A massive carving took up the center of the room. Not just a carving — a three-dimensional relief of a labyrinth, walls twisting and turning as if alive. My eyes widened.
"Oh… oh no. No, no, no."
I was staring down a maze that could have swallowed me whole. Paths shifted, walls bent in impossible angles, and at the very center… I could feel it. Something waiting. Something alive. Something that wanted me dead.
"Yep," I muttered, backing up slowly, "definitely not my day. Definitely not. And probably the start of my week-long death spiral. Fantastic. Just… fantastic."
I stepped forward, palm pressed fully against the labyrinth, and the world seemed to fold in on itself. The walls stretched upward and inward, twisting like they were alive, breathing around me. My torch flickered violently, throwing shadows that darted ahead of me and disappeared before I could even focus on them.
The air was cooler here, damp with the scent of ancient stone and faint metal, like iron long dried. Each step echoed ominously, reminding me that nothing in this place was ordinary. The labyrinth wasn't just carved into the floor — it was alive. Every ridge, every twist in the stone seemed to pulse with intent.
I swallowed hard. "Okay, Nolan. Not dying today… probably. Maybe. Possibly. Don't panic too early, that's rookie behavior."
The first skeleton appeared almost immediately, slinking from a side corridor. Hollow eyes glowed faintly, bones rattling as it moved, and it locked onto me instantly. I bolted. Not gracefully, more like panicked flailing. The walls seemed to shift subtly as I ran, forcing me to adjust my path with every step. I slammed into corners, nearly tripped over raised stones, and cursed at the maze with every fiber of my being.
"Seriously?! You move now? I didn't sign up for running from walls!"
I dodged the first skeleton's swipe, rolling awkwardly under a narrow arch, my ribs aching from the impact with the wall. Another skeleton emerged from behind a pillar. I grabbed a loose rock and hurled it, hitting it squarely in the skull. The clatter echoed like a gunshot in the cavernous space.
Still, more kept coming. The maze was designed to hunt. I could hear the hollow clattering of bones all around me.
"Okay, okay," I muttered, breathing hard, "think. Plan. Strategy. You have rocks. You have your wits. And you have… well, fear. Lots of fear. Use that too."

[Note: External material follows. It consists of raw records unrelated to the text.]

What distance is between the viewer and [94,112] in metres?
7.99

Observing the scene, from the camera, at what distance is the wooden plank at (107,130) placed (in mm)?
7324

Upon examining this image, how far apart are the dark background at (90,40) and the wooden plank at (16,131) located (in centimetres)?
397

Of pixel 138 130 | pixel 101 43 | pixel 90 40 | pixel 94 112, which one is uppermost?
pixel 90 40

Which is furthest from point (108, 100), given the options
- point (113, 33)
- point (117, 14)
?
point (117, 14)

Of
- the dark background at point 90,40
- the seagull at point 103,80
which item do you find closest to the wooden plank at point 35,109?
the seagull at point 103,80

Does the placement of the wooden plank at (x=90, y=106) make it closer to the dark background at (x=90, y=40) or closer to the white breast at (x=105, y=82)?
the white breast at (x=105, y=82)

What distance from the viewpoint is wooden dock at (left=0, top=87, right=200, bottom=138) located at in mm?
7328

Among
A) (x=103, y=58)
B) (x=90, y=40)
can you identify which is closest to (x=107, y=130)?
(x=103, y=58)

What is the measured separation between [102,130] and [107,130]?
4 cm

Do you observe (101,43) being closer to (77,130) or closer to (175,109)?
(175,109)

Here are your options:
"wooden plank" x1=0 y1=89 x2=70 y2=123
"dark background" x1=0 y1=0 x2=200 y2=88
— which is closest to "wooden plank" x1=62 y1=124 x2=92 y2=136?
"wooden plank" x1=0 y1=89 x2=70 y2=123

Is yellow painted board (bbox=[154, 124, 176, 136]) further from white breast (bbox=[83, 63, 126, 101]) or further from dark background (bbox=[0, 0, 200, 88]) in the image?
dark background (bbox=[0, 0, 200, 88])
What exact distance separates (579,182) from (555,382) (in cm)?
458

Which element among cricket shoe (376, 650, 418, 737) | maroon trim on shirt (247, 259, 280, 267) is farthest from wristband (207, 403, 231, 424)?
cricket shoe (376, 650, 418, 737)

I darted down a narrow corridor, walls pressing close. My torchlight revealed cracks in the stone — tiny imperfections I could use to my advantage. I pushed myself to memorize them: small gaps where I could squeeze through, places the skeletons couldn't reach quickly. Every step was a calculation, every turn a gamble.
Minutes stretched into what felt like hours. I lured skeletons into collapsing corridors, dodged swinging stone panels, and even managed to trap a few behind dead ends. My hands ached from gripping the torch and the edge of walls. My chest burned, ribs scraped raw from impacts, and sweat ran into my eyes, stinging.
Yet no matter what I tried, no matter how carefully I planned, the labyrinth responded. Walls shifted, paths I memorized disappeared, and skeletons always seemed one step ahead. Every miscalculation meant I had to improvise or risk death.
I began noticing patterns. Skeletons tended to patrol in waves, walls shifted in rhythm, and traps repeated their timing. Each observation gave me a fraction of hope, a tiny edge in a place designed to erase all hope.
An hour — maybe a couple hours? — I lost track of time. Every escape felt like progress, every small victory a miracle. I was exhausted, bleeding from scrapes and bruises, but I adapted. The labyrinth demanded it, forced it into me.
Then I saw it — a pit lined with spikes at the base of a crumbling corridor. I tried to time a jump perfectly, calculating the wall shift, skeleton positions, and my own stamina. My heart pounded. My hands shook.
I ran, leaped… and misjudged by a fraction. My foot clipped the edge of the pit. Time slowed. The spikes rushed up to meet me. I screamed. My body slammed down. Pain exploded through me as darkness claimed me.
And that was it.
Death reclaimed me once again for the second time.